Corona führt nicht nur zu einer Atemwegserkrankung mit Symptomen wie Husten und Fieber. In schwereren Fällen kann es sogar zu schweren Atembeschwerden kommen. Aber Corona infiziert auch meine Träume: Langsam, in leisen Selbstgesprächen voll lüstern−listigen Bildern kommen die Corona-Träume in einer ewigen Gedanken-Möbiusschleife daher. Sie sind nicht orientierbar; ich kann nicht zwischen unten und oben, nicht zwischen innen und außen unterscheiden. Einmal fügen sie mich zusammen, einmal nehmen sie mir den Kopf. „Es läuft der Frühlingswind / Durch kahle Alleen, / Seltsame Dinge sind / In seinem Wehn. / Durch die glatten / Kahlen Alleen / Treibt sein Wehn / Blasse Schatten. / Er schüttelte nieder / Akazienblüten / Und kühlte die Glieder, / Die atmend glühten.“ (Hugo von Hofmannsthal)

Im Totalzusammenbruch der Ordnung bildet sich lustvolle, erotische Anarchie*

Ja, ist denn heut‘ schon Weihnachten? Ach, nein, ich träume… und im Traum wird mir klar, wie wir alle Corona besiegen könnten. Ich stelle mir Corona schlicht und einfach wie eine Orange vor, gespickt mit Gewürznelken. Der Virus sieht dann aus wie ein alter schwedischer Weihnachtsbrauch. Es werden immer 24 Nelken in eine (Virus-)Orange gesteckt. Pro Tag entfernt man eine Nelke bis schließlich an Heiligabend die letzte Nelke gezogen wird. Und dann sind wir alle wieder gesund. Gleichzeitig verströmen die präparierten Orangen so einen taumelnd-berauschenden Duft, den viele von uns sicherlich mit der Weihnachtszeit verbinden. Das wäre doch herrlich. (…) Und der erotische Akt? Was hat der mit der Bekämpfung der Krise zu tun? Ach, der?! Der stellt hier nicht weniger als ein wunderbares Zeichen meiner lustvollen Anarchie dar.

(*Matthias Horx)

In der Nachricht entferne ich mich von meinem Alltag, um von Ferne zu ihm zurückzukehren.
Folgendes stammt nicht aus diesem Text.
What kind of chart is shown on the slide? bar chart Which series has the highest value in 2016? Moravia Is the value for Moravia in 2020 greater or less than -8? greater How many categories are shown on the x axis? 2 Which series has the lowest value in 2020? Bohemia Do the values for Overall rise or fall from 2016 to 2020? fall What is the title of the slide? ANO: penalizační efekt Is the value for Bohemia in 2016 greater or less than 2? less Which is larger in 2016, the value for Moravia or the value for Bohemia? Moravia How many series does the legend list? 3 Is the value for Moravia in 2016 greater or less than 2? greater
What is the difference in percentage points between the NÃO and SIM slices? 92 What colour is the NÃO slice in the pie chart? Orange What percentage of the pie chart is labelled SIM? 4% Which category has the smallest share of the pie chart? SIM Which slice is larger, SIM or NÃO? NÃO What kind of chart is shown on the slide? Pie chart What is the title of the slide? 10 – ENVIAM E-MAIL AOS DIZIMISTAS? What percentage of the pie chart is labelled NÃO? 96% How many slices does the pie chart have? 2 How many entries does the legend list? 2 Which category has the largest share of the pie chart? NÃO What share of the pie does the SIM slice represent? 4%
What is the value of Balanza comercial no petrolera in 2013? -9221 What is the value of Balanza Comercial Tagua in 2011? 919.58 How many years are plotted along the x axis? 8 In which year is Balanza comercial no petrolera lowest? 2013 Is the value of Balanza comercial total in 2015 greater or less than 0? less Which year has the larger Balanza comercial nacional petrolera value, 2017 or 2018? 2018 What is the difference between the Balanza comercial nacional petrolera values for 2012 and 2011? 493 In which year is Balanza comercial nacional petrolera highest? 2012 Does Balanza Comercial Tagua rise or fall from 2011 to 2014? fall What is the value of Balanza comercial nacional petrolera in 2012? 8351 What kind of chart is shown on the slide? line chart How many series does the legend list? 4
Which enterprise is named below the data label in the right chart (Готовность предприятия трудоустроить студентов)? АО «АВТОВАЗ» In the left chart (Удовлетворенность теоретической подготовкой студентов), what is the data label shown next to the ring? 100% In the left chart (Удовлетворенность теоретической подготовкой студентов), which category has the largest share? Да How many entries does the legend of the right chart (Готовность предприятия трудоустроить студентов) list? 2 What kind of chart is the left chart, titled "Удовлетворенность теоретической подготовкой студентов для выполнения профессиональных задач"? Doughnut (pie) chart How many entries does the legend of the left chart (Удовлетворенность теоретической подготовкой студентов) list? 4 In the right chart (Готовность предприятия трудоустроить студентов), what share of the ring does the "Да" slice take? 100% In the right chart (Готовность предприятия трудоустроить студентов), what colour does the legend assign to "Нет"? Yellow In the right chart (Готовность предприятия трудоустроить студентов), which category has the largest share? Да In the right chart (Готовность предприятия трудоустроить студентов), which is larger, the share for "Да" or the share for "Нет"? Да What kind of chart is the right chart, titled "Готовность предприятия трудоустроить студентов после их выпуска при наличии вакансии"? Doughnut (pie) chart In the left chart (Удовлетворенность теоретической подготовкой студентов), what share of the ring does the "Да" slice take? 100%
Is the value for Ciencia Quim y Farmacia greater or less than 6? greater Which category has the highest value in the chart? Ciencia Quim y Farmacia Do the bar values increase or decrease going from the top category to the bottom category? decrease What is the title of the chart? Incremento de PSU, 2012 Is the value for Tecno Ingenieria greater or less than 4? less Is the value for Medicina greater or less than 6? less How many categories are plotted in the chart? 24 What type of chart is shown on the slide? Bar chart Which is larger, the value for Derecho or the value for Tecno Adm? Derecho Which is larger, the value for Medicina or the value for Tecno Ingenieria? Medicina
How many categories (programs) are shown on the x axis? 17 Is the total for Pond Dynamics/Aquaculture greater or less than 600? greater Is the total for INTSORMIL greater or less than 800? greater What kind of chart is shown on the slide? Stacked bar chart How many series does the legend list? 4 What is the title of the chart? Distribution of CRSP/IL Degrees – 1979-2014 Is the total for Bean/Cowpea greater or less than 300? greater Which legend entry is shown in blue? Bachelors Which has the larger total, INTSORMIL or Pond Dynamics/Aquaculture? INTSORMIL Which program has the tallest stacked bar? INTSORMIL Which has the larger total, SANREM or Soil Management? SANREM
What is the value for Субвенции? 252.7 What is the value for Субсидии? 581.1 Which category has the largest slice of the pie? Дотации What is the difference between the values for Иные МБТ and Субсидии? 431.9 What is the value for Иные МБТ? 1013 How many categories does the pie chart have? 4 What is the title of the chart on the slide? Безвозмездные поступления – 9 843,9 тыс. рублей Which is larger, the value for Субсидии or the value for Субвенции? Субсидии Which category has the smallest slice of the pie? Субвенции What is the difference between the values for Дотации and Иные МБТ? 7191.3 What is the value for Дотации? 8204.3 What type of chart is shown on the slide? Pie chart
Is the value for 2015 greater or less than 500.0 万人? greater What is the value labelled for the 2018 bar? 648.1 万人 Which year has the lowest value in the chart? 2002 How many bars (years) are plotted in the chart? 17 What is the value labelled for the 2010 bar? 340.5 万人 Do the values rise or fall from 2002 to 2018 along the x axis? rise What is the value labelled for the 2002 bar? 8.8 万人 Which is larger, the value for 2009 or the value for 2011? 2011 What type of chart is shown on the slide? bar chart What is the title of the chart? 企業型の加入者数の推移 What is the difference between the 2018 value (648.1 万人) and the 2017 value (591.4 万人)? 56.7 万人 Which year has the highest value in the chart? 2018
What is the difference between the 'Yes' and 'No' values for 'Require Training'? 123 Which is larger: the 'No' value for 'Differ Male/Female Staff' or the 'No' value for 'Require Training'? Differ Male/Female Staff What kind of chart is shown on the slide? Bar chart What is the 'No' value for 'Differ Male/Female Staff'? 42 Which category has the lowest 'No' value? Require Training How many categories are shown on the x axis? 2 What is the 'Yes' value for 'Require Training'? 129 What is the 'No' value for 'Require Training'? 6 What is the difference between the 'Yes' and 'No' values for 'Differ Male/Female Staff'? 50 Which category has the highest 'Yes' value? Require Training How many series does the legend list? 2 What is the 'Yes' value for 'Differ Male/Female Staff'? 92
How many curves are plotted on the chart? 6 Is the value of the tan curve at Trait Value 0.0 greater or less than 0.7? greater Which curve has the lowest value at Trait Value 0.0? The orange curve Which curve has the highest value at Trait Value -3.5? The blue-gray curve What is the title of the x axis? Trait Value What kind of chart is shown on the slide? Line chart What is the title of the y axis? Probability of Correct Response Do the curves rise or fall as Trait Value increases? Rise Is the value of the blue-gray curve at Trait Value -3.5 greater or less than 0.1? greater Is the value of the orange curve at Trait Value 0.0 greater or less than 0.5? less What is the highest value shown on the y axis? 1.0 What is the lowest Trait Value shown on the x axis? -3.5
Da, zwei Königskinder!… & alle Menschen gehen ihre Wege (in meinem letzten Traum). / Und süße Früchte werden aus den herben / und fallen nachts wie tote Vögel nieder / und liegen wenig Tage und verderben. / Und immer weht der Wind, und immer wieder / vernehmen wir und reden viele Worte / und spüren Lust und Müdigkeit der Glieder. / Was wechselt Lachen, Weinen und Erbleichen? / Was frommt das alles uns und diese Spiele, / die wir doch groß und ewig einsam sind / und wandernd nimmer suchen irgend Ziele? / Was frommt’s, dergleichen viel gesehen haben? / Und dennoch sagt der viel, der (in meinem Fall) „LIEBE“ sagt, / ein Wort, daraus Tiefsinn und Trauer rinnt / wie schwerer Honig aus den hohlen Waben.